As I milked I watched the sheep come down from the upper grazing field. All in a line. I imagined them carrying their jackets on one arm and an empty lunch pail on the other. "Tough day?" "Nah, same as usual." "Wanna meet me down at the waterin' hole?" "Sure."
They met in front of the barn and then re-formed their line to head to the pond and stream for the evening drink and switch to the western paddock.
Boaz (our Jacob ram) had decided he is a ram again. Most parts of the year he likes to pretend he is part of the cattle herd.

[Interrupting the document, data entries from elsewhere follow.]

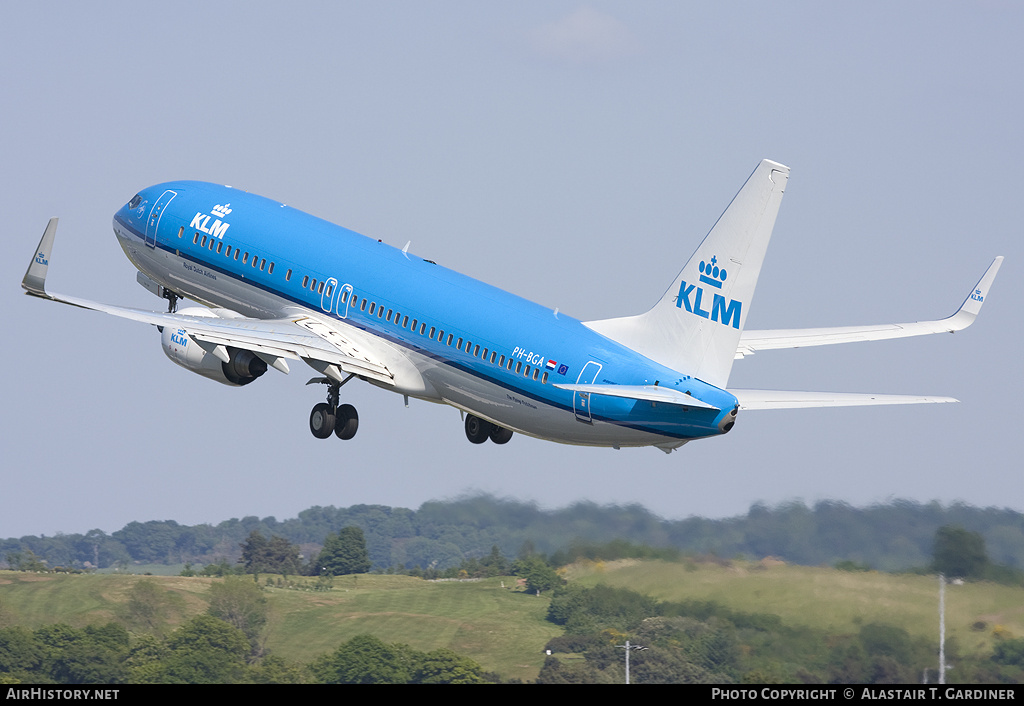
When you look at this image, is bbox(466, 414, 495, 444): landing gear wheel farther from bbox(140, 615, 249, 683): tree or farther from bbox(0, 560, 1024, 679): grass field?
bbox(140, 615, 249, 683): tree

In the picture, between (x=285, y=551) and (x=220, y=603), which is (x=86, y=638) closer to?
(x=220, y=603)

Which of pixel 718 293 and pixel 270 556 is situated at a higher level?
pixel 718 293

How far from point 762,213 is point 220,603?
49462 mm

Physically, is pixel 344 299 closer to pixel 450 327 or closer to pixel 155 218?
pixel 450 327

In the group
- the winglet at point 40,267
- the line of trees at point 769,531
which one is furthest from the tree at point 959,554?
the winglet at point 40,267

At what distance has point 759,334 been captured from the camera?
5731 centimetres

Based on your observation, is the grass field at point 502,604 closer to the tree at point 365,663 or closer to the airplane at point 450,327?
the tree at point 365,663

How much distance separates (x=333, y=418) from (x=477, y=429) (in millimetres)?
5264

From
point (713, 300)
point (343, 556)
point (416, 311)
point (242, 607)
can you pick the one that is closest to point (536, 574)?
A: point (416, 311)

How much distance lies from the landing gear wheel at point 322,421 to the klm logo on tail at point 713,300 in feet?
47.9

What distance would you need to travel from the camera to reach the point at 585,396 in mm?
47844

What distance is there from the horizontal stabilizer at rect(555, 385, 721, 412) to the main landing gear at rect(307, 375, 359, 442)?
12.3m

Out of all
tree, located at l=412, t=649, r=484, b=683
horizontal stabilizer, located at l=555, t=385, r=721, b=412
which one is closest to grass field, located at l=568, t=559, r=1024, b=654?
horizontal stabilizer, located at l=555, t=385, r=721, b=412

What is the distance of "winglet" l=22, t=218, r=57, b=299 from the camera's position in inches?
1933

He walked over to Ophelia and gave her a gentle nip on the butt. She looked at him in scorn and disdainfully walked away. Unperterbed, he walked away and cavalierly approached Tarkheena. Who joined the other sheep as they meandered, in their orderly line, down to the field by the pond. Poor Boaz. I bet he and the ewes will work out their courtship season, all in good time.
The evening is still.
The willow trees are quiet, pensive, but an imperceptible breeze causes the leaves on the cherry tree to tremble. Like a very old woman, with thinning hair and an unsteady hand, she loses her leaves. One by one. Seems like yesterday she was still covered in leaf. She is clothed in dignity, unashamed of this stage of her life. But trembly nonetheless.

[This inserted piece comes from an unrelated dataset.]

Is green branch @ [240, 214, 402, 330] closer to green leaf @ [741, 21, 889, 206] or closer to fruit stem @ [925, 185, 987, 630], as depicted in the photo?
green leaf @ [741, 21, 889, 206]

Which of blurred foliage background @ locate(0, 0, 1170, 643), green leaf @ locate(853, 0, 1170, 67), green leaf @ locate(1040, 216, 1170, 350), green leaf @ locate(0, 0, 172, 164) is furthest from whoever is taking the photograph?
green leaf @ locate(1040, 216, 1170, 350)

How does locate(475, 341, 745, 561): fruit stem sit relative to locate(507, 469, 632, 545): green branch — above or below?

Now the sun is down, chickens go to roost and I am going to enforce and extra early bedtime for young ladies and gentlemen. The moon will rise, she is almost full. And before you know it, the alarm will sound and we will all rise again for another day. When sheep will put on their jackets, grab their lunch pails, and head up to the upper fields for another day of hard labor, turning grass into meat, wool and baby lambs.